I started working in the personnel department of ACAS Head Office in St James's Square on 1 August 1983 (the Advisory, Conciliation and Arbitration Service) and that's where I first came across computers. It was a nice job in a nice office. St James's Square is just behind Piccadilly and was used to film a lot of those 18th and 19th Century Sunday evening TV series, what with it's Georgian facades and nice leafy square. I had a few jobs there but wanted something different...

For my next job I wanted to work with the public in a front-line post, so went to Fulham 'A' Unemployment Benefit Office as a Claimant Adviser. I had counselling training, learned a lot of obscure benefit rules and had the experience of a lifetime. That was the mid/late- '80s and HIV/AIDS was emerging, 'gay plague' was in the headlines and people were scared of the killer disease. A significant portion of my caseload were men with HIV, drug addicts were more evenly spread across the genders as were people who had no idea how to present themselves or get a job. I loved that job for a couple of years but when I started thinking, 'o no, not *another* addict' I knew I'd done it long enough and started to think about moving on.

I have a few vivid memories of that job:

~ my Area Manager (3 grades higher than me) wanted to know what Claimant Advisers really did so spent the day with me. One of my sessions was with a new claimant who said he was HIV+. My boss instantly powered his chair to the back of the interview room as far away from the claimant as possible. So I leaned closer, trying to compensate. After the interview my boss said I should've stopped the claimant's benefit there and then. I said no, because he was still able to work and do training and I would see him again in 2 weeks to see what action he's taken. My boss was clearly scared of 'catching something' but didn't say anything about me and my colleagues being 'at risk' on a daily basis. The boss would've retired years ago on a good pension. I vaguely assume that many of the claimants I saw possibly died in the '90s.

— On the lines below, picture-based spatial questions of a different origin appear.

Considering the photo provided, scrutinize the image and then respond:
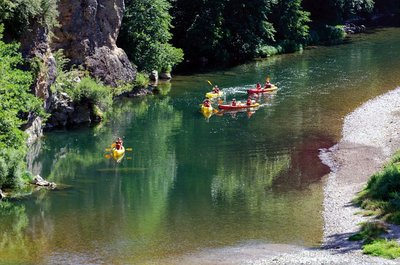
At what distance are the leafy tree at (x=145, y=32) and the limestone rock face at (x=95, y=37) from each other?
8.78ft

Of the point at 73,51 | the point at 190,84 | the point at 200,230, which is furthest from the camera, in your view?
the point at 190,84

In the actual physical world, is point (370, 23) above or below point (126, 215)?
above

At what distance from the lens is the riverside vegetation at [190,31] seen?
4903cm

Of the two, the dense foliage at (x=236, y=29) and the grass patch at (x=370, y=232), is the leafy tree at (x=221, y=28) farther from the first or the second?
the grass patch at (x=370, y=232)

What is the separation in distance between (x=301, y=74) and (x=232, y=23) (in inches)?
460

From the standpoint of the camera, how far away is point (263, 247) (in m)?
31.9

~ a young woman who was 10 days younger than me was on heroin. Both of her brothers were in prison for dealing and they were her own dealers. She was on methadone to try to come off and she was on an extreme course to get off heroin quickly because she was borderline. Letters from her doctor proved this and that she was on daily observation. I arranged for her to get off the dole and onto sick benefit instead, making life easier for a short time. She didn't come back.

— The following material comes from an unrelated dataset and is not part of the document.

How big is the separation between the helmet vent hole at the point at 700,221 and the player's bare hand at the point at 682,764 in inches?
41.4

~ another young woman, a Scottish woman who married a bloke from the Lebannon and lived in Beirut. Her apartment building was bombed and she lost her husband and baby son. She came to London since her parents in Scotland had disowned her. She knew no-one, had nowhere to live and no job. I saw her briefly and gave her a few suggestions for shelters and jobs that might offer accommodation with the job. She also wanted dental treatment since her teeth had been smashed in the bombing so I gave her information about dental services. That was it. I didn't hear from her again until three months later when I received a lovely letter saying she'd had her teeth sorted and was now a live-in assistant manager in a hotel and thanked me for my help. I felt so guilty at the time since I'd just thought of her as another 'case' but by giving her a few phone numbers and leaflets I'd helped her to change her life. She did it, not me.

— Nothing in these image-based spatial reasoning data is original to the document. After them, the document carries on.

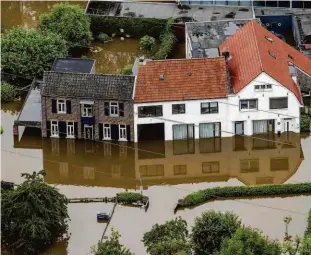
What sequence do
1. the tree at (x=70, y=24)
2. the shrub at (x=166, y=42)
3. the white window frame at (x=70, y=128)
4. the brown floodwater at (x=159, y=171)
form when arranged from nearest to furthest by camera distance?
the brown floodwater at (x=159, y=171) < the white window frame at (x=70, y=128) < the shrub at (x=166, y=42) < the tree at (x=70, y=24)

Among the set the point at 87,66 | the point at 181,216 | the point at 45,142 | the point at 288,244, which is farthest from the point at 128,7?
the point at 288,244

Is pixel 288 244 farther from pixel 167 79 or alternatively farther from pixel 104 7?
pixel 104 7

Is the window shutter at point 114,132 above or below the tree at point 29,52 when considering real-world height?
below

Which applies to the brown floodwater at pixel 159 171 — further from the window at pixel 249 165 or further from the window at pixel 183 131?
the window at pixel 183 131

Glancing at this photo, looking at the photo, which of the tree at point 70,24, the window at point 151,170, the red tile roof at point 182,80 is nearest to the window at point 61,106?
the red tile roof at point 182,80

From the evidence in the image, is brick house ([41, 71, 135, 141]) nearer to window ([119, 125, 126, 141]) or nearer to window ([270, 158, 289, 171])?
window ([119, 125, 126, 141])

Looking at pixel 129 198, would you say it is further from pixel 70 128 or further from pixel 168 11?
pixel 168 11

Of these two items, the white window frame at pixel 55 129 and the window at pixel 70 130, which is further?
the white window frame at pixel 55 129

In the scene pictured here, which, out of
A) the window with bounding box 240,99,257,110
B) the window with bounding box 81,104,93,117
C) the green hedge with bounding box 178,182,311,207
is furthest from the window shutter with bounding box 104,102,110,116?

I next moved into the Employment Department HQ in Whitehall in 1990 and I've been in and around there ever since. I started off doing industrial relations work and then moved into employment policy. I made the tactical error of going on holiday to Tangier in 1995 and got back to find the department had been closed down and I now worked for Education & Employment. I had various jobs and have good memories of working on age discrimination issues and legislation - it was hard work but I learned so much and I look on that as my real policy training (thanks to my boss, Mary). Ever the saddo, I really enjoyed the economics of employment policy and ended up working on the New Deal programmes before moving into education and technology.

I learned so much while working on ICT in schools, not only about technology, but about research techniques, about Government spending and spending cycles. Dull? Maybe, but a it's a good thing to understand more than most of the rest of the Department. I managed to attract about £5bn to my policy in technology over the years.

By and large it's been a good 25 working years. I've learned a lot, done a lot, seen a lot, influenced a lot and, I can honestly say, personally changed a lot because I was in particular jobs at particular times. I like to think that, if I'd been of a mind to clamber up the greasy pole, I could be higher up the corporate structure. I sometimes look around and think, 'how on earth were you promoted' but the answer is simple - they went for the promotions and I didn't, they had the guts to do it and the energy to do it. Good on 'em.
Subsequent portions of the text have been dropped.